A key reason why India wants to remain involved in Myanmar’s peace process and potentially even insert itself in a limited mediating role is to balance the Chinese influence in the country. This is an understandable foreign policy goal. But, India’s strategy to achieve that goal is based on a serious miscalculation. China, unlike India, has longstanding relationships with a host of non-ceasefire EAOs in Myanmar’s north. These include the country’s largest EAO, the United Wa State Army. It is precisely this elaborate network of diverse connections across Myanmar’s complex ethnic battlespace that has allowed Beijing to exercise strong leverage over successive regimes in Naypyitaw and sometimes even unilaterally maneuver the peace process.
Even Thailand has maintained warm relationships with a broad set of EAOs based along Myanmar’s northeastern and eastern frontiers as part of its so-called “buffer zone” policy. This has given Bangkok wide wriggle-room in post-coup Myanmar. But India hasn’t cultivated any such consistent, in-depth, trust-based linkages with Myanmar’s EAOs, including those that are directly relevant to its strategic interests—the CNF and Arakan Army (AA). Both these EAOs continue to reject the NCA, and boycotted Sunday’s ceremony. New Delhi can’t overlook this reality, given that the CNF and AA control large swathes of territory in Chin and Rakhine states through which the India-funded Kaladan Multi Modal Transit and Transport Project (KMMTTP) passes.
But, by publicly supporting a peace process that these groups have rejected, India risks losing whatever access and goodwill it enjoyed with not just them, but also other EAOs across Myanmar. This includes another EAO that India once had warm relations with and often relied on for intelligence on anti-India insurgent groups in the northeast—the Kachin Independence Army (KIA). Today, the KIA is one of the main anti-junta EAOs that continues to wholly reject the NCA, provide frontal support to the revolution, and routinely attack SAC positions in Kachin and northern Shan states. It is also among the EAOs that the junta continues to attack relentlessly.
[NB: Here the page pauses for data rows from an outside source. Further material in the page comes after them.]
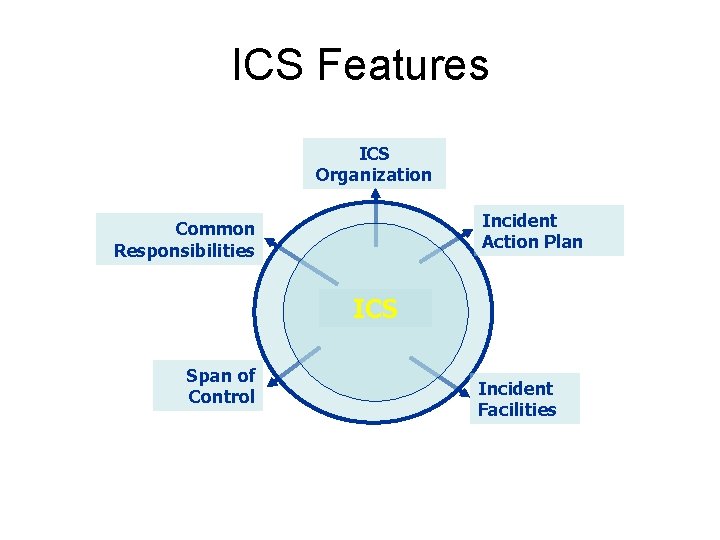 ICS Features

ICS Organization

Common Responsibilities

Incident Action Plan

ICS

Span of Control

Incident Facilities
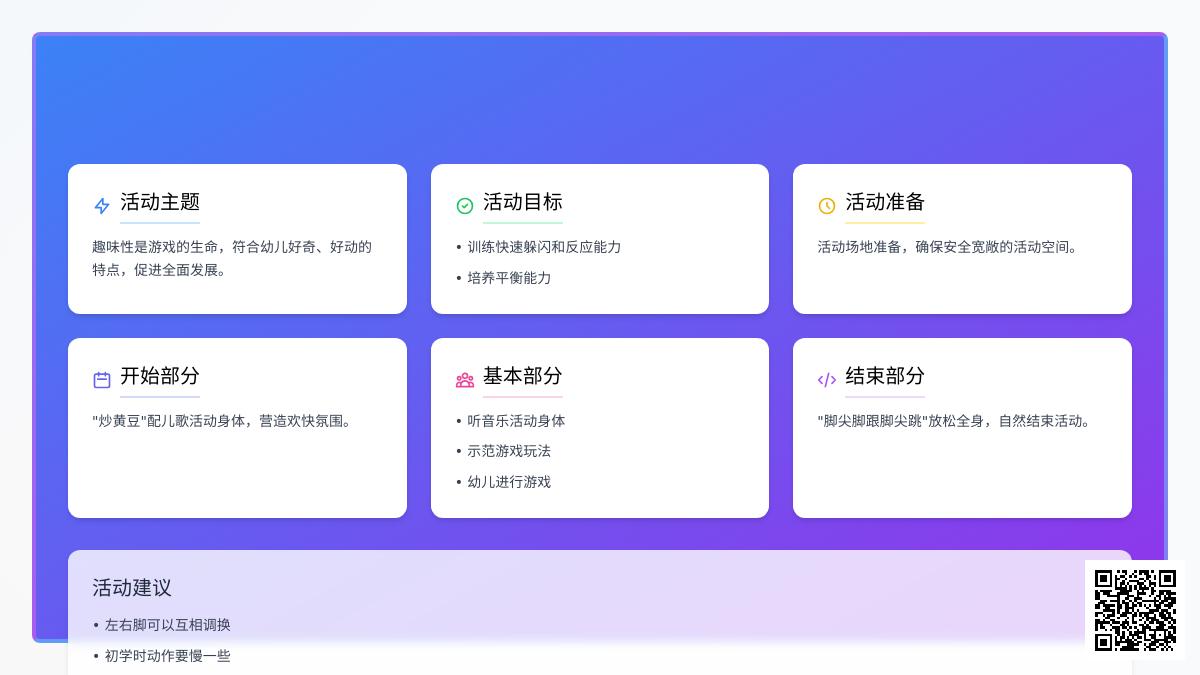 活动主题

趣味性是游戏的生命，符合幼儿好奇、好动的特点，促进全面发展。

活动目标

• 训练快速躲闪和反应能力
• 培养平衡能力

活动准备

活动场地准备，确保安全宽敞的活动空间。

开始部分

"炒黄豆"配儿歌活动身体，营造欢快氛围。

基本部分

• 听音乐活动身体
• 示范游戏玩法
• 幼儿进行游戏

结束部分

"脚尖脚跟脚尖跳"放松全身，自然结束活动。

活动建议

• 左右脚可以互相调换
• 初学时动作要慢一些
If the idea is to play a constructive role in Myanmar’s peace process, then India needs to change its strategy. It needs to engage with all ethnic stakeholders on the ground, rather than throwing its weight behind a one-sided ceasefire regime that is led by a discredited coup regime and has few takers. Only by broadening and deepening its engagement can it build sufficient leverage to play a meaningful and effective third-party role in any future process of national reconciliation. Most importantly, it needs to realize that no “peace process” that is steered by the junta will find wide acceptance in today’s Myanmar. The military is no longer a credible peace actor (if it ever was), and allying with it only discredits India’s own image in the country.
Angshuman Choudhury is an Associate Fellow at the Centre for Policy Research, New Delhi.